My love for em dashes is so powerful that, if converted into energy, it could power this website through the upcoming and inevitable nuclear apocalypse. When I asked my coworkers what they thought of em dashes, staff writer Nathaniel Lee asked, “the pretentious dash?” Our CEO, Scott Richmond, added, “the only reason I don’t use them is that they’re too long. It’s all about the space conservation.” Much like my esteemed coworker, he is wrong.*
Let’s go back to grammar school, so y’all can get grammar SCHOOLED.
Parentheses. These are the basic bitches of the grammar world. If they were a statement piece, the statement would be no comment. Parentheses set aside parenthetical phrases—that is, phrases that are unnecessary for the meaning of the sentence. Commas and em dashes accomplish the same task, but em dashes get the points for sheer panache, baby! The whole point of parentheses is that they de-emphasize the nonessential phrase you’re setting aside. Example: Nasopharyngitis (the common cold) may be impossible to eradicate. Nobody’s that excited about the common cold. Come on.

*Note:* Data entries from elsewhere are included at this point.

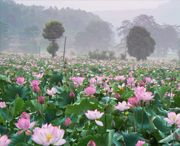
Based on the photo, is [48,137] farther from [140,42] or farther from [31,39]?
[31,39]

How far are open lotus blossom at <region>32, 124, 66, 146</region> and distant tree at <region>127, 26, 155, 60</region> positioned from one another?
42322mm

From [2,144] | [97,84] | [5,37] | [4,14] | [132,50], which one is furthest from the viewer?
[4,14]

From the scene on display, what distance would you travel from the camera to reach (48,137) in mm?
→ 1780

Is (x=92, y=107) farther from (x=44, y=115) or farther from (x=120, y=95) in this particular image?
(x=120, y=95)

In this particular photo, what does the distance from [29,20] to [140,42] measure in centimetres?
6207

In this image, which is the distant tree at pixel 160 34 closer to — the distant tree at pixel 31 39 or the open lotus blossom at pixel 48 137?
the distant tree at pixel 31 39

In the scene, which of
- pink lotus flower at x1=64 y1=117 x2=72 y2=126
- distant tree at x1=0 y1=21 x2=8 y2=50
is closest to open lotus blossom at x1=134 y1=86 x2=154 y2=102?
pink lotus flower at x1=64 y1=117 x2=72 y2=126

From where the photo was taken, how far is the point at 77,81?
414 centimetres

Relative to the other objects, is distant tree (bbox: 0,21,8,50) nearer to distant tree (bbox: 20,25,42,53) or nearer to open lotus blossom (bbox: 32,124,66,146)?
distant tree (bbox: 20,25,42,53)

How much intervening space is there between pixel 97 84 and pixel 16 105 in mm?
2001

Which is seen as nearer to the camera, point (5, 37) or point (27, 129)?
point (27, 129)

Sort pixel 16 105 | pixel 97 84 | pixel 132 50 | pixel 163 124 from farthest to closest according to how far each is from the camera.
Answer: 1. pixel 132 50
2. pixel 97 84
3. pixel 16 105
4. pixel 163 124

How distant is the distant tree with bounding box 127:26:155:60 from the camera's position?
44000 mm

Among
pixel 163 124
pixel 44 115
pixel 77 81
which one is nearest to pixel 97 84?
pixel 77 81
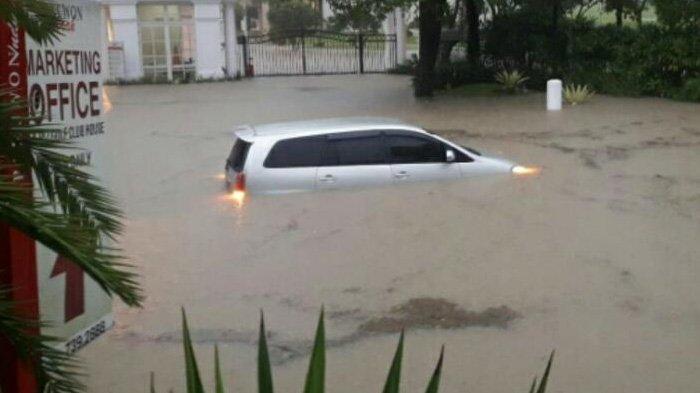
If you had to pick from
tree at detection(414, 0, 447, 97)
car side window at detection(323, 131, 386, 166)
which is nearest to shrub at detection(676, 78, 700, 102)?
tree at detection(414, 0, 447, 97)

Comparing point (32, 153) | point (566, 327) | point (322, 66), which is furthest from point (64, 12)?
point (322, 66)

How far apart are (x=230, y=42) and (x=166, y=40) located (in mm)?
2383

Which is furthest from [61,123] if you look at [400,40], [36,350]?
[400,40]

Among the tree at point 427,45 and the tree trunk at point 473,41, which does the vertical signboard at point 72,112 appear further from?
the tree trunk at point 473,41

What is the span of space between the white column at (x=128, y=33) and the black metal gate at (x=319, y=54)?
4.16 meters

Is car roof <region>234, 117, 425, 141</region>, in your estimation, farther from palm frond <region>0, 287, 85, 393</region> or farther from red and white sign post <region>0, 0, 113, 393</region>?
palm frond <region>0, 287, 85, 393</region>

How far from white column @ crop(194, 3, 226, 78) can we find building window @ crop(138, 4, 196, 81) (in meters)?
0.28

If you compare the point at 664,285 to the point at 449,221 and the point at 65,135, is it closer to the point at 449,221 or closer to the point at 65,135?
the point at 449,221

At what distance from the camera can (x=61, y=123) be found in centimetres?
527

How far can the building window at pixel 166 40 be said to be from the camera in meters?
34.5

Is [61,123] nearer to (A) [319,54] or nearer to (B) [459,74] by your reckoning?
(B) [459,74]

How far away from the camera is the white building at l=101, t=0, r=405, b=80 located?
34.2m

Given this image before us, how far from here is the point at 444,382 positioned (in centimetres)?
661

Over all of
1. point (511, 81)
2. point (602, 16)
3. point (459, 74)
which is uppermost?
point (602, 16)
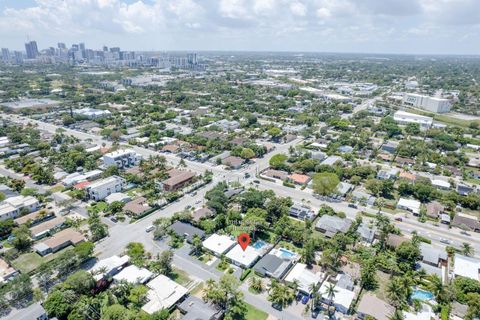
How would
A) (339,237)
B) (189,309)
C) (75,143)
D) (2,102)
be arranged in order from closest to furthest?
(189,309)
(339,237)
(75,143)
(2,102)

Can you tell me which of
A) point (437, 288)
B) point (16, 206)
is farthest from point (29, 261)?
point (437, 288)

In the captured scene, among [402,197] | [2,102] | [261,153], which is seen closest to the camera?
[402,197]

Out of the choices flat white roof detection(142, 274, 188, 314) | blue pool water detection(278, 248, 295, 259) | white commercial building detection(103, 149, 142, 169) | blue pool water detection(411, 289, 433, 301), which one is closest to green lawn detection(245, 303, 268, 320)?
flat white roof detection(142, 274, 188, 314)

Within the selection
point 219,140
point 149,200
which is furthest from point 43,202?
point 219,140

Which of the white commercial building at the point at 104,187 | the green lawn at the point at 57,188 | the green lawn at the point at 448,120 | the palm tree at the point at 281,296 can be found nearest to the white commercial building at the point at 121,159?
the white commercial building at the point at 104,187

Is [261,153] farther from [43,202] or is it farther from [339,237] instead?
[43,202]

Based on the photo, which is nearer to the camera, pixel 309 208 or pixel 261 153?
pixel 309 208
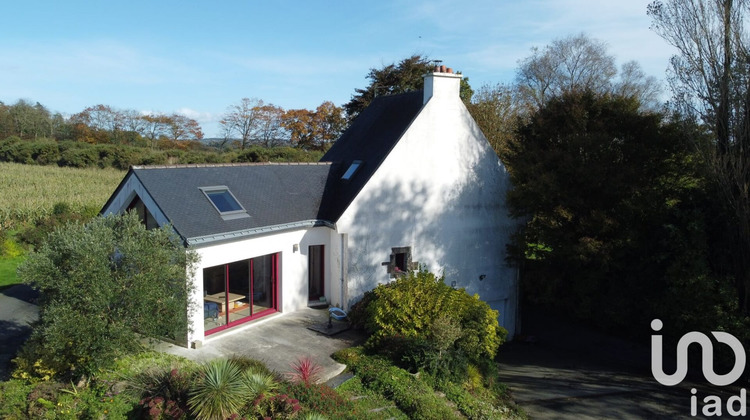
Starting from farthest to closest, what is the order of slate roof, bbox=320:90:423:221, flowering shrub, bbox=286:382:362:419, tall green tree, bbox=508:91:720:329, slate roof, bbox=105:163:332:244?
slate roof, bbox=320:90:423:221 < tall green tree, bbox=508:91:720:329 < slate roof, bbox=105:163:332:244 < flowering shrub, bbox=286:382:362:419

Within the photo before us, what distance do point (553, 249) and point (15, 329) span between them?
17174 millimetres

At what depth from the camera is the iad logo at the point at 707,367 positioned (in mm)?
14031

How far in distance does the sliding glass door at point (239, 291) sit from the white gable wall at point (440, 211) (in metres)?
2.51

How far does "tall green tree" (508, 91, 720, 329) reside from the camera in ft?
53.0

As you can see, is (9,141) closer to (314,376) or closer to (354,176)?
(354,176)

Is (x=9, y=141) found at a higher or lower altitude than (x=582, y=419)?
higher

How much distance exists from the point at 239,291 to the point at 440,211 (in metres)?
7.04

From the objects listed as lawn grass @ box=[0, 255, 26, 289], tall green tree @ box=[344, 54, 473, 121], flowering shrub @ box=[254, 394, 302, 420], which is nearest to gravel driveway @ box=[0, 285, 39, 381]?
lawn grass @ box=[0, 255, 26, 289]

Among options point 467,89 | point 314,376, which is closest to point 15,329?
point 314,376

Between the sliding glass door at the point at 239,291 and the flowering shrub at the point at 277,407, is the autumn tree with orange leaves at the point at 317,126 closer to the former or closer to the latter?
the sliding glass door at the point at 239,291

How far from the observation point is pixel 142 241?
11.0 m

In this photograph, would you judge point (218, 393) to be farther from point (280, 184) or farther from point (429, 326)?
point (280, 184)

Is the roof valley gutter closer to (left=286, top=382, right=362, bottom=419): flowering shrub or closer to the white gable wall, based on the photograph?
the white gable wall

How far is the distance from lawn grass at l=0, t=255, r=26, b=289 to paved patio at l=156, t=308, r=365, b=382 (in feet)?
33.7
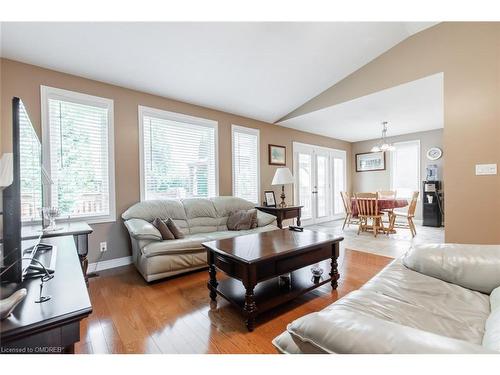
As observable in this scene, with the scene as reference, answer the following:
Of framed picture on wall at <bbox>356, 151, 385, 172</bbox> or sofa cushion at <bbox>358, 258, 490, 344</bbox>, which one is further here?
framed picture on wall at <bbox>356, 151, 385, 172</bbox>

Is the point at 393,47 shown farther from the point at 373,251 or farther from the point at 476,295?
the point at 476,295

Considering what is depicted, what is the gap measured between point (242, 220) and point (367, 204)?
2600 mm

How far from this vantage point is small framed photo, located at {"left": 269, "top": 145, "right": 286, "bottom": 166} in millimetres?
4926

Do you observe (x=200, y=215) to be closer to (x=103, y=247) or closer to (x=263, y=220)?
(x=263, y=220)

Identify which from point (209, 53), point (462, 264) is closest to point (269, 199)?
point (209, 53)

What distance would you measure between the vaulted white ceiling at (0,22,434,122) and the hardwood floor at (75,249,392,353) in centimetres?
247

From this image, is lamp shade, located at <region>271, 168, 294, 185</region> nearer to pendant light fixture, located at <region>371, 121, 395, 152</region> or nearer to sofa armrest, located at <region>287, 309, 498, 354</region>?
pendant light fixture, located at <region>371, 121, 395, 152</region>

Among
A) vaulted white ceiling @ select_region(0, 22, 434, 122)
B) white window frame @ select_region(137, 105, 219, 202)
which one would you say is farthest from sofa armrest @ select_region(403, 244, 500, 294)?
white window frame @ select_region(137, 105, 219, 202)

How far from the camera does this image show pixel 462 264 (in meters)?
1.35

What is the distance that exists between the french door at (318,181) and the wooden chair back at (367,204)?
4.28ft

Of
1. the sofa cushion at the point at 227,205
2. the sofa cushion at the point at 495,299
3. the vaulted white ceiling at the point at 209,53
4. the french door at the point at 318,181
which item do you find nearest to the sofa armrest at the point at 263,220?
the sofa cushion at the point at 227,205

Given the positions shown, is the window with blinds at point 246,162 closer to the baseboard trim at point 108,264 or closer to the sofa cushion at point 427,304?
the baseboard trim at point 108,264

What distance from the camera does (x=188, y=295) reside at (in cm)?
225
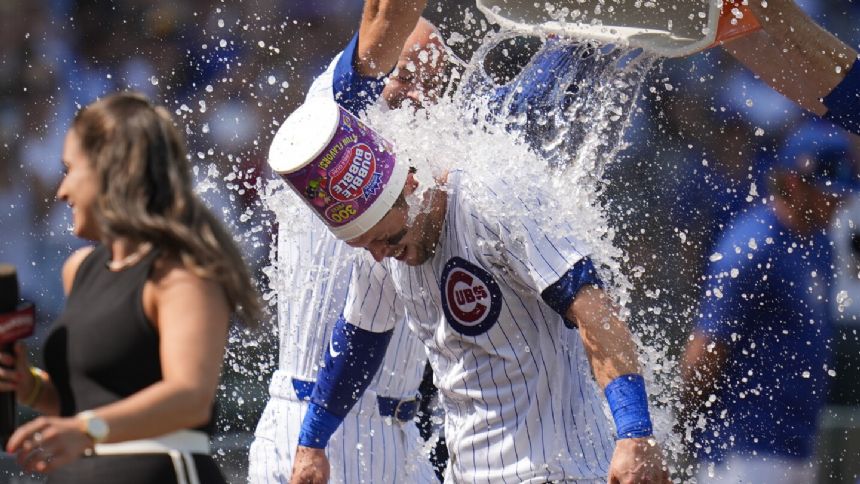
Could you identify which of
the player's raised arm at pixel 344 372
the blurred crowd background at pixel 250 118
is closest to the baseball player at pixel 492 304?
the player's raised arm at pixel 344 372

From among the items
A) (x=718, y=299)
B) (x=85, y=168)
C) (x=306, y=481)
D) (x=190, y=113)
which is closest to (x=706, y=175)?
(x=718, y=299)

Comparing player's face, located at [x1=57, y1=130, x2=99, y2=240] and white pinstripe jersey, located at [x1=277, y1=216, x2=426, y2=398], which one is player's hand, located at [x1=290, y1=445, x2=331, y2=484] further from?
player's face, located at [x1=57, y1=130, x2=99, y2=240]

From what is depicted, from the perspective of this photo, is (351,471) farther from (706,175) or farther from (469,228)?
(706,175)

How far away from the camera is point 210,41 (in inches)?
328

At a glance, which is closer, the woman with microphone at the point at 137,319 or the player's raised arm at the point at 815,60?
the woman with microphone at the point at 137,319

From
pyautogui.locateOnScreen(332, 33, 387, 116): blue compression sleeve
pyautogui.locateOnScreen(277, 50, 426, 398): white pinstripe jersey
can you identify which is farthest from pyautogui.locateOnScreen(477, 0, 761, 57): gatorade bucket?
pyautogui.locateOnScreen(277, 50, 426, 398): white pinstripe jersey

Commas. These are just store-brand em dashes, watered down versions without all that spicy flavor. The comma is a neutral syntactical choice. You’ve heard of the dramatic pause? Get ready for the anticlimactic pause. Example: My girlfriend, a phenomenal cook, made a delicious sandwich. Is it newsworthy that your girlfriend is a phenomenal cook? Unlikely. My girlfriend—Belletrist babe and notorious reader Emma Roberts—made a delicious sandwich. Now, there’s a parenthetical phrase that would transcend commas. (Also, call me, Emma.)
Em dashes. Let’s consider what ‘nonessential’ actually means. Technically, stylistic choices like leopard print coats and pink hair are nonessential. But when you walk into a room, don’t they get the job done? Hell yeah. The air horn of the punctuation world, the em dash does the same thing as parentheses and commas but with an entirely different tone. Example: My sister—who slept with my husband—just asked me for money. Let’s try again: My sister (who slept with my husband) just asked me for money. Did this happen? No. If it did, would I have used an em dash to relay the info? You know it.
Image Via Grammarly
That being said, even my beloved em dash is not perfect. You know how books sometimes start off with sound effects? Bang. My ex-husband was dead. Wham! My sixteenth birthday, the day of the Trial that would determine my whole future, began when my jealous sister slapped me with my own Timesetter. You get the message. You can’t start off a book with bang! Wham! Crash! Boom! You could, but it would be annoying—and it’s possible you’re annoyed already. Similarly, you can’t fill an article with em dashes (though if you click anything by Krisdee Dishmon, you’ll realize I’ve certainly tried).
Time for Q&A. The major question people have seems to be ‘aren’t these interchangeable?’ That, of course, is a subcategory of all the more pressing questions. ‘Isn’t grammar pointless? Will someone ever want to date you?’ The answer to all three, as you might be shocked to learn, is a resounding NO.
Image Via Translabo Berlin WordPress
For the same reason that you wouldn’t use an exclamation point to conclude an uneventful sentence, you wouldn’t use an em dash for a job that parentheses can do. Can you? Sure. Should you? I say no. As Josh from Drake and Josh would say, it’s for emphasis. EMPHASIS! (Click here if you don’t get that reference.)
You may be wondering whether or not I have a right to this opinion: a passion for em dashes that, if converted into a numeric value, would dwarf the GDP of even the wealthiest nations. Yes, I do. They may not have hired me at my local coffee shop, but, as a creative writing graduate and former English teacher / SAT grammar tutor, I am good for something—even if that thing is yelling on the Internet.
*I respect you very much, Scott. I just also respect the commanding presence of the em dash.